SHey cheese! Last week’s decision by Bunnings to greenlight the use of facial recognition technology to routinely track customers signals how unprepared Australia is for the coming AI storm.
On the face of it, the Administrative Review Tribunal’s decision to reject the Privacy Commissioner’s finding that Bunnings’ use of intrusive, high-impact AI was unlawful is a technical call. But the impact will be physical.
Expect retailers and others working in public places scale up Capturing our biometric information, matching it against massive and often inaccurate external databases to make real-time decisions about whether we can access them used to be common.
Bunnings argues that it was acting on concerns about violence in stores, but it chose this crude technological solution that dehumanizes customers and staff in the name of their safety.

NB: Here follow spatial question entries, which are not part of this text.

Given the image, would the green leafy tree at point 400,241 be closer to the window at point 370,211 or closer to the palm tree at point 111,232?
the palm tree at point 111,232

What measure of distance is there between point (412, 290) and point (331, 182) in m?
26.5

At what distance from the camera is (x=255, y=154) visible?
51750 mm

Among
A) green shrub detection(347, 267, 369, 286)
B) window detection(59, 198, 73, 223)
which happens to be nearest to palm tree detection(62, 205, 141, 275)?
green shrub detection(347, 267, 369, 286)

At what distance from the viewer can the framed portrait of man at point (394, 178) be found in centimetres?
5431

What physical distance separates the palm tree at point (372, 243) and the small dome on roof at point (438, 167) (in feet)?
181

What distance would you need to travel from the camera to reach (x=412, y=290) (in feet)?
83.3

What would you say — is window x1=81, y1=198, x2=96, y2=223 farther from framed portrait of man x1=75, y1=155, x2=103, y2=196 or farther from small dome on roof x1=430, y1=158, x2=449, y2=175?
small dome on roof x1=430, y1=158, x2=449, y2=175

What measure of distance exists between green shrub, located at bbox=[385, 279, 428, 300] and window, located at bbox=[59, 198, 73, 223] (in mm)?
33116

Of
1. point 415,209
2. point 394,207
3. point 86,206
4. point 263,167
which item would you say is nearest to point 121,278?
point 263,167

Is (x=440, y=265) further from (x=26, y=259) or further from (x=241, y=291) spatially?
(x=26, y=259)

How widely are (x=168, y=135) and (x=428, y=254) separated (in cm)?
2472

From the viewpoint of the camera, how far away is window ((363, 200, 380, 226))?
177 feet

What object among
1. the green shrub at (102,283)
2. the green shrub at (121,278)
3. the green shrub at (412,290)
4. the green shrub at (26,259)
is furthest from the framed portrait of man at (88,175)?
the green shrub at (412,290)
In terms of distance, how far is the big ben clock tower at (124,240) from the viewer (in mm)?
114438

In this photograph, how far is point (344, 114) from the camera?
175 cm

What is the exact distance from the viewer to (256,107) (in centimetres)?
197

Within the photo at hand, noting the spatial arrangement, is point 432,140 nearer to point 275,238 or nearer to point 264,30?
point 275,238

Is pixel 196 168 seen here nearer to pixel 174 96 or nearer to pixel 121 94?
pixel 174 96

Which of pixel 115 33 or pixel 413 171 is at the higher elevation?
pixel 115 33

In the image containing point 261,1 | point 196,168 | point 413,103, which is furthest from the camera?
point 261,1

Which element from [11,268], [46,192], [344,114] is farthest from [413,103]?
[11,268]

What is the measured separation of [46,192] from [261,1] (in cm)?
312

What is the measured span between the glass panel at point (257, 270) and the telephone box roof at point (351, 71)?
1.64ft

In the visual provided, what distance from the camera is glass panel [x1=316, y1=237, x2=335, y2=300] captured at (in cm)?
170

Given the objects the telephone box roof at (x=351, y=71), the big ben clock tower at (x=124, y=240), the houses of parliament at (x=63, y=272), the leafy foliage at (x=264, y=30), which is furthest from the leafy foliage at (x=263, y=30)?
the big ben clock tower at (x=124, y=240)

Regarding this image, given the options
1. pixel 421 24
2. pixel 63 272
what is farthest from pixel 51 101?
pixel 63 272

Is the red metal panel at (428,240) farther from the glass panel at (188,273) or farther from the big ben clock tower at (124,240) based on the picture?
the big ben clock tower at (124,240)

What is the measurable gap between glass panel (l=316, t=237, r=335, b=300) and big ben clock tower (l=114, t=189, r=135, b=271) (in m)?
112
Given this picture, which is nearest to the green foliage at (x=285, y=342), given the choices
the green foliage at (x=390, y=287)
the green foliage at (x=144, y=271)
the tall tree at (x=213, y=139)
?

Secretly tracking customers The marketplace has changed from a place of human interaction to an automated checkout, forcing customers and employees to keep an eye on them. Do not use body cam To document the inevitable reaction.
Our antiquated privacy laws, which haven’t seen any serious change in 40 years, are a feature of this dystopian cycle of automation, not a bug, and are critical of the broader direction big tech is taking us.
Significant privacy reform was a priority of former Attorney General Mark Dreyfus, and he managed to push a modest round of changes focused on children’s privacy through Parliament before falling victim to internal factional intrigue following the 2025 election landslide.
The second round of changes they propose should not be controversial: expanding the definitions of “personal information” to include our digital footprint; Eliminating “tick a box” consent to collect and exploit personal information, giving people the right to access and erase our digital footprint – and requiring greater scrutiny of high-impact AI like facial recognition.
know from us regular voting that the public strongly supports these changes; The challenge has always been to find a way to use this support to counter the powerful vested interests that oppose meaningful change in the sector.
The list of those seeking exemptions to the bill is long; Small businesses, the media and political parties all argue their particular case, while the growing list of businesses running on the extraction of our data will do everything they can to protect their patch.
The progress (or otherwise) of these privacy reforms will be an early test of the government’s broader approach to AI, embodied in its light-hearted National AI Plan, which prioritizes bespoke guardrails and updates to existing laws over redlining in the name of “productivity”.
This strategy may seem simple on paper, but with the laws fragmented and spanning multiple departments, the risk is that each legislative battle will pit the cash-strapped tech sector and vested industry interests against under-resourced parts of civil society.
A look at the work needed to prepare for the coming wave includes, but is not limited to, the following: copyright (As the tech industry resumes its bid to legalize the theft of creative output), online security (As AI unleashes “nudify” apps on the market and sexes-up AI companions with apparent impunity), consumer Protection (automation of particularly sophisticated scams), workplace law (so that workers can understand how their labor is being used to drive the models that will replace them), and an online duty of care (To hold those deploying technology accountable for the impact of their devices).
Just listing these challenges is exhausting, but what is even more worrying is that there is no sequenced, integrated approach to listing these issues under a national AI plan and creating a common set of principles for how they can be addressed.
That’s why the foundation of any effective societal agreement with AI must be a strong set of privacy principles that establish ground rules on the collection and trading of our personal information from the web and the exploration of observed behavior – both online and in the real world.
If the AI revolution fulfills even a fraction of its hype, the disruptions we face as workers, consumers, and citizens will be severe. Certainly it is not too much to ask for the government to take ownership and give us a collective voice in whatever happens next.
Which brings us back to Bunnings and the model of routine civilian surveillance that it normalizes.
We are told that we need to accelerate the AI race to defeat the repressive Chinese model of constant surveillance and social credit, while similar identification technology is being deployed by ICE agents in the United States and the Israeli military in Gaza.
Poignantly, privacy laws were one of the principles that emerged from the horror of the Holocaust, followed by the recognition of the dangers inherent in classifying and centralizing information about citizens. How did IBM emerge? Served the Nazi regime.
In fact, the first consumer privacy laws were enacted in West Germany in the 1960s and the unified nation was the driving force behind them. eu gdprWhich are closest to a balanced set of principles for dealing with the information age.
Long before the advent of social media algorithms and language models built on the illegal exploitation of our creativity, it was believed that we needed havens where we weren’t monitored and could just be ourselves.
This space has been slowly eroded, but the pace of its eradication is now accelerating – from documentation that occasionally confirms an identity, to a living digital footprint that is traded between companies, to a unique biometric profile that will pre-empt and shape our every move.
Without strong privacy protections we are all guinea pigs in a real-time experiment to improve our personal lives. If we ever have to draw a line in the sand, we have to draw it now. Bunnings can provide sausages.